The fall in equity markets is likely to pile pressure on the Indian rupee.
The Indian rupee appreciated by nearly 4 percent from October to December 2018. The turnaround was mainly on account of softening crude oil prices, which cooled down domestic inflation. The trend reversed in 2019, with the rupee depreciating by nearly 2.15 percent from January to December 2019. The trend continues in 2020, with the rupee depreciating nearly 5.5 percent from January to March following lockdowns in major countries on account of the coronavirus outbreak.
To combat the economic effects of the virus, central bankers across the globe slashed interest rates on an emergency basis. The RBI, too, cut the repo rate by 75 bps on March 27 order. Along with the rate cut, the RBI infused liquidity worth Rs 3.74 lakh crore in to the financial system through different tools at its disposal.
Global meltdown to hit Indian recovery
India’s Q3 GDP was at 4.5 percent, 0.5 percent lower from the previous quarter.

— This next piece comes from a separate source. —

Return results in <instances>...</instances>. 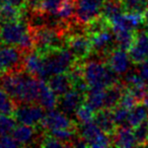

According to government data, India is likely to grow at 5 percent in FY20 at a pace much slower than FY19. However, with the coronavirus outbreak will affect FY20’s GDP and also the recovery.
Meanwhile, Moody’s investor service sharply cut India’s growth forecast for CY20 to 2.5 percent from 5.3 percent, which was estimated barely 10 days ago after the government announced a nationwide lockdown to curb the spread of the coronavirus. The ratings agency had estimated a growth of 5 percent in CY19. However, it expects a sharp rebound in growth forecast to 5.8 percent in CY21.
Liquidity injections the key
In 2019, US Federal Reserve decided to cut rates three times by 25 bps to boost business sentiment.
In a turn of unorderly events caused by the pandemic, the Fed first slashed the interest rate by 50 bps and then by 100 bps in March 2020, taking the interest rates to 0 percent. The Fed in coming months will buy $500 billion in treasury debt and $200 billion in mortgage-backed securities as well.
In 2020, inflation has remained subdued and below the Fed’s target of 2 percent and the US has added on an average of 1,70,000 jobs per month between January and December 2019, which is lower than 2018’s average (1,80,000).
FII selling to pressure rupee
Lockdown coupled with continuous outflows from the capital markets will possibly lead to depreciation of the Indian rupee.
The outflow of capital by FIIs from the Indian equity market stood at Rs 48,030 crore for the January-March period. Similarly, there was an outflow of Rs 69,927 crore from the Indian debt market during the same time period.
With global equity markets crashing, Indian equity markets, too, have followed their international counterparts.
The fall in equity markets is likely to add pressure on the Indian rupee going forward.
Hence, the likely trend of the rupee is to move higher (CMP: 75.34) towards the 76.5- mark by the end of April.